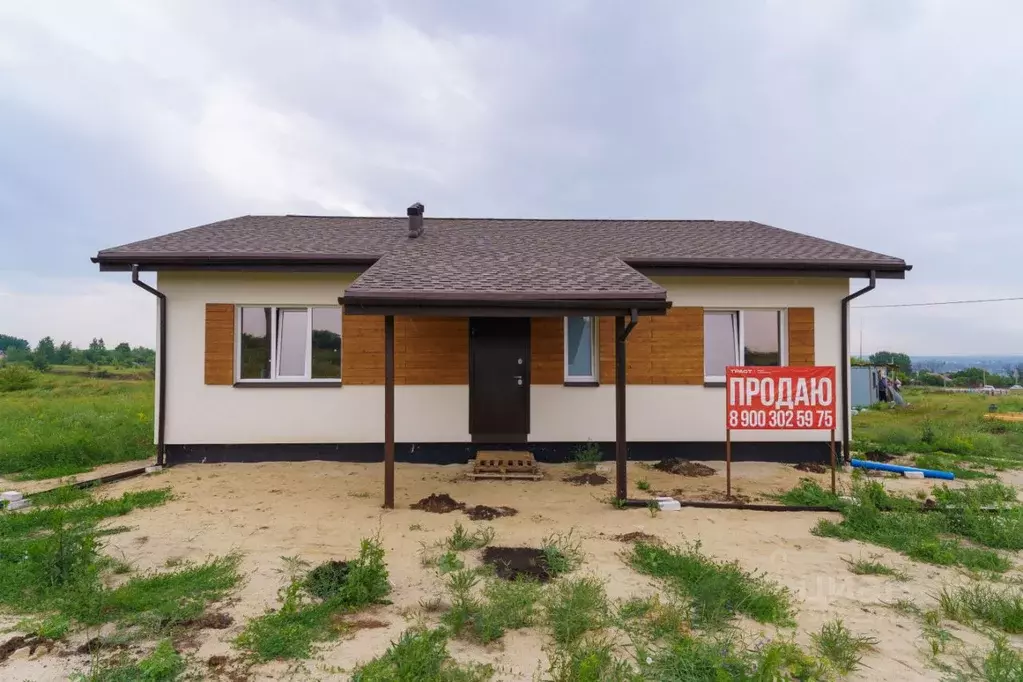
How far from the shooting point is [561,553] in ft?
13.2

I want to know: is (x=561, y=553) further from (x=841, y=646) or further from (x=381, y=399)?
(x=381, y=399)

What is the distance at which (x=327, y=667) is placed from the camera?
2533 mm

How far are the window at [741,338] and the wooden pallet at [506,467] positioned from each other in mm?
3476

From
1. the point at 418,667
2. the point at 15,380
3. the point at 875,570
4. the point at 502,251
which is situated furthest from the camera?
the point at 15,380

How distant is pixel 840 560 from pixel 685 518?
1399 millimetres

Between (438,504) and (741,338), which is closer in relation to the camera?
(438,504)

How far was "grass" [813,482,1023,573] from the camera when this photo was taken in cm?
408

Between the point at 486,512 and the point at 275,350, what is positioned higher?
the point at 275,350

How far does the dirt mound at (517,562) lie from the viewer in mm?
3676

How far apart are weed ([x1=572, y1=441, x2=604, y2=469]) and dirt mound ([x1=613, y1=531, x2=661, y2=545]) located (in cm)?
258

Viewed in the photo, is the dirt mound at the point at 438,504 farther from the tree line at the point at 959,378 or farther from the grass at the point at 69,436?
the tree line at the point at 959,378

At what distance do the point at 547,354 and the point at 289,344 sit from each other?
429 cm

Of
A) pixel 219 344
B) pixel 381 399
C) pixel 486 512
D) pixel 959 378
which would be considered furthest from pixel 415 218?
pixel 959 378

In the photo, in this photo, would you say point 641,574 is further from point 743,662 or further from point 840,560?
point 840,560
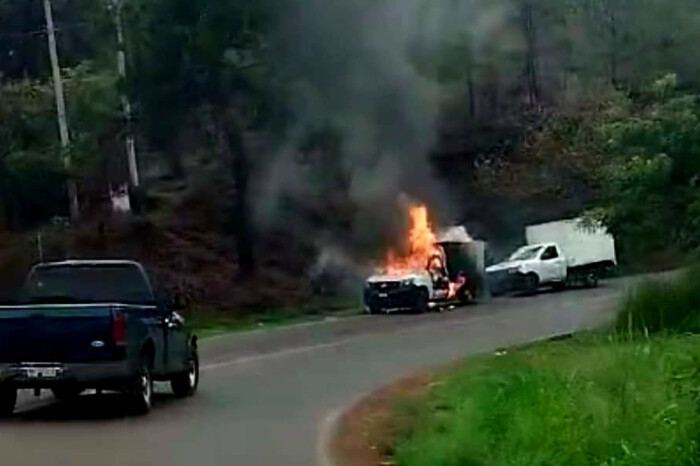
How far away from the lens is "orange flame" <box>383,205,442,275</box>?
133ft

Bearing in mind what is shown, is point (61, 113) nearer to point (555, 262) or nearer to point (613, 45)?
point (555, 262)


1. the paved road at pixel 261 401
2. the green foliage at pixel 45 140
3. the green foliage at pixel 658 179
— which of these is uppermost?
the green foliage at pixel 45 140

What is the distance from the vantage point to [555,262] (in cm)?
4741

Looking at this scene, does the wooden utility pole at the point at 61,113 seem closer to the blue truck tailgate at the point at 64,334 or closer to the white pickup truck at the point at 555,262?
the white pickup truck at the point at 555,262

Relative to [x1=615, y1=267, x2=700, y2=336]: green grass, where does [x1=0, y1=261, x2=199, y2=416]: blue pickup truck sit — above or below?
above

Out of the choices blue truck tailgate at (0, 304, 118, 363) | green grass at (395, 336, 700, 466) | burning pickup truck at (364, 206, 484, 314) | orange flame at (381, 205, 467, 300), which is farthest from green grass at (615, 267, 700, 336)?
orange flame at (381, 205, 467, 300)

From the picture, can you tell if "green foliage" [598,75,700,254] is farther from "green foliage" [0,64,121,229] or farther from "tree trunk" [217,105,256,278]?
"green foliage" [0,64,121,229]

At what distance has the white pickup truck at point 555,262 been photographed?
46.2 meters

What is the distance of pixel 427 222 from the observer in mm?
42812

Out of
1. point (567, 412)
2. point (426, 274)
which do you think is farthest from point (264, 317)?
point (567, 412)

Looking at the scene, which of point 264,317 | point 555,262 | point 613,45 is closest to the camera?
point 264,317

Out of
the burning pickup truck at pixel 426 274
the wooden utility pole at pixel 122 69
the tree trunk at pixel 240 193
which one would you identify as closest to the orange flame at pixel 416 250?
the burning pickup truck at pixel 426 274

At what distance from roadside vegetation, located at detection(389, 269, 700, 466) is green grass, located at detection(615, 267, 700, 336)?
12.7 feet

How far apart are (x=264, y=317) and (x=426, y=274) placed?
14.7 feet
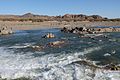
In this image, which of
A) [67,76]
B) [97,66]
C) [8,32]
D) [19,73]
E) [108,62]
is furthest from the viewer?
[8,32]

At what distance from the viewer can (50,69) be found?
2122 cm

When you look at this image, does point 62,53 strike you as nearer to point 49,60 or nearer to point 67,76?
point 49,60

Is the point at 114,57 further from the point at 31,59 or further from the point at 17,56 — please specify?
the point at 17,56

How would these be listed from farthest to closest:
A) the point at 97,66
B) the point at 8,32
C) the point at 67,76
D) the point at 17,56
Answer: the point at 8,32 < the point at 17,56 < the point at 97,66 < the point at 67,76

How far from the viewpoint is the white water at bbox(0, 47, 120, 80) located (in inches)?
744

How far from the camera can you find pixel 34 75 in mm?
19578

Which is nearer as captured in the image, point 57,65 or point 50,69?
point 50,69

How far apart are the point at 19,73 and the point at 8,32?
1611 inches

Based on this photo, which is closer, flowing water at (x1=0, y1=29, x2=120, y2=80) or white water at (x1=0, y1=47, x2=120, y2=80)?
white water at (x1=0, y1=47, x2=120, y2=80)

◆ ◆ ◆ ◆ ◆ ◆ ◆

Reproduce the material in full, word for word, and omit the pictures.

### Correct response
How far from the shooting point is [561,553] in ft?
13.2

I want to know: is (x=561, y=553) further from (x=841, y=646) or further from (x=381, y=399)?
(x=381, y=399)

What is the distance at which (x=327, y=667) is placed from the camera?
2533 mm

How far are the window at [741,338] and the wooden pallet at [506,467] positioned from each other in mm?
3476

From
1. the point at 418,667
2. the point at 15,380
3. the point at 875,570
4. the point at 502,251
which is situated furthest from the camera?
the point at 15,380

How distant is pixel 840 560 from pixel 685 518?
1399 millimetres

Between (438,504) and (741,338), which is closer in relation to the camera?
(438,504)

How far was "grass" [813,482,1023,573] from the camera when this photo was taken in cm?
408

Between the point at 486,512 and the point at 275,350, what is positioned higher?
the point at 275,350

How far does the dirt mound at (517,562) lie from the viewer in mm?
3676

How far apart are weed ([x1=572, y1=441, x2=604, y2=469]) and dirt mound ([x1=613, y1=531, x2=661, y2=545]) located (in cm)?
258

Viewed in the photo, is the dirt mound at the point at 438,504 farther from the tree line at the point at 959,378 or farther from the grass at the point at 69,436?
the tree line at the point at 959,378

At what distance do the point at 547,354 and the point at 289,344 sit from each other?
429 cm

Of
A) pixel 219 344
B) pixel 381 399
C) pixel 486 512
D) pixel 959 378
which would be considered furthest from pixel 415 218?
pixel 959 378

In the photo, in this photo, would you say point 641,574 is further from point 743,662 or further from point 840,560?
point 840,560
How far away from the lens is "orange flame" <box>383,205,442,275</box>?
133ft

Bearing in mind what is shown, is point (61, 113) nearer to point (555, 262) or nearer to point (613, 45)?
point (555, 262)


1. the paved road at pixel 261 401
2. the green foliage at pixel 45 140
3. the green foliage at pixel 658 179
— which of these is uppermost?
the green foliage at pixel 45 140

What is the distance from the vantage point to [555,262] (in cm)?
4741

Looking at this scene, does the wooden utility pole at the point at 61,113 seem closer to the blue truck tailgate at the point at 64,334 or closer to the white pickup truck at the point at 555,262?
the white pickup truck at the point at 555,262

Relative to [x1=615, y1=267, x2=700, y2=336]: green grass, where does [x1=0, y1=261, x2=199, y2=416]: blue pickup truck sit — above or below?
above

Out of the choices blue truck tailgate at (0, 304, 118, 363) | green grass at (395, 336, 700, 466) | burning pickup truck at (364, 206, 484, 314) | orange flame at (381, 205, 467, 300), which is farthest from green grass at (615, 267, 700, 336)?
orange flame at (381, 205, 467, 300)

From the picture, can you tell if "green foliage" [598,75,700,254] is farther from "green foliage" [0,64,121,229] or farther from "tree trunk" [217,105,256,278]?
"green foliage" [0,64,121,229]

At what distance has the white pickup truck at point 555,262 been photographed?
46.2 meters

What is the distance of pixel 427 222 from the observer in mm?
42812

Out of
1. point (567, 412)
2. point (426, 274)
which do you think is farthest from point (264, 317)?
point (567, 412)

Looking at the scene, which of point 264,317 | point 555,262 | point 613,45 is closest to the camera?
point 264,317

Out of
the burning pickup truck at pixel 426 274
the wooden utility pole at pixel 122 69
the tree trunk at pixel 240 193
which one would you identify as closest to the orange flame at pixel 416 250?
the burning pickup truck at pixel 426 274

At what distance from roadside vegetation, located at detection(389, 269, 700, 466) is green grass, located at detection(615, 267, 700, 336)?
12.7 feet

How far apart are (x=264, y=317) and (x=426, y=274) placed?
14.7 feet
In this image, which of
A) [67,76]
B) [97,66]
C) [8,32]
D) [19,73]
E) [108,62]
is furthest from the viewer?
[8,32]

At what distance from the viewer can (50,69) be found?
2122 cm

When you look at this image, does point 62,53 strike you as nearer to point 49,60 or nearer to point 67,76?
point 49,60

Is the point at 114,57 further from the point at 31,59 or further from the point at 17,56 — please specify?
the point at 17,56

How would these be listed from farthest to closest:
A) the point at 97,66
B) the point at 8,32
C) the point at 67,76
D) the point at 17,56
Answer: the point at 8,32 < the point at 17,56 < the point at 97,66 < the point at 67,76

How far from the viewpoint is the white water at bbox(0, 47, 120, 80) located (in inches)?
744

How far from the camera can you find pixel 34 75 in mm?
19578

Which is nearer as captured in the image, point 57,65 or point 50,69?
point 50,69

How far apart are the point at 19,73 and the point at 8,32?
1611 inches

Based on this photo, which is closer, flowing water at (x1=0, y1=29, x2=120, y2=80) or white water at (x1=0, y1=47, x2=120, y2=80)?
white water at (x1=0, y1=47, x2=120, y2=80)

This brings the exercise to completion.